#### Source text:
-=-=-=-=-

I've a dataset with 10 variables and each takes only 0 or 1 (No/Yes). I want to compare the freq of 'yes' among variables to a specific variables called VLU (also yes/no), shown in the picture.

 

Thanks in advance!

 

Capture.PNG

5 REPLIES 5
Astounding
PROC Star

A couple of suggestions ...

 

First, it's easier to use PROC TABULATE to get these results.

 

Second, I imagine you don't need the frequency of YES for VARIABLE1 through VARIABLE9. Rather, you could use the average value.  A side benefit would be that you can condense the table into one row for each of the 9 variables.  So, consider this:

 

proc tabulate data=have;

class VLU;

var variable1-variable9;

tables VLU * mean=' ', variable1-variable9;

run;

 

There are lots of ways to improve the table appearance, but see if this gets you started in the right direction.  You also might need to add a format for VLU, using a format that prints 1 as "Yes" and 0 as "No".

-=-=-=-=-

#### Data segment:
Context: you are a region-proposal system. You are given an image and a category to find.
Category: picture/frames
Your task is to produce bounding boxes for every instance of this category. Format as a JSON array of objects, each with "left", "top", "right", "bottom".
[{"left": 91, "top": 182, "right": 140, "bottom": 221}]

-=-=-=-=-

#### What to produce:
Please summarize the SAS forum thread in two sentences.

#### Written answer:
The poster has a dataset of variables coded 0 or 1 (No/Yes) and wants to compare how often "yes" occurs in them against a specific yes/no variable called VLU. A reply suggests using PROC TABULATE and the average value instead of the frequency of YES, which condenses the table to one row per variable, and adds that a format printing 1 as "Yes" and 0 as "No" may be needed for VLU.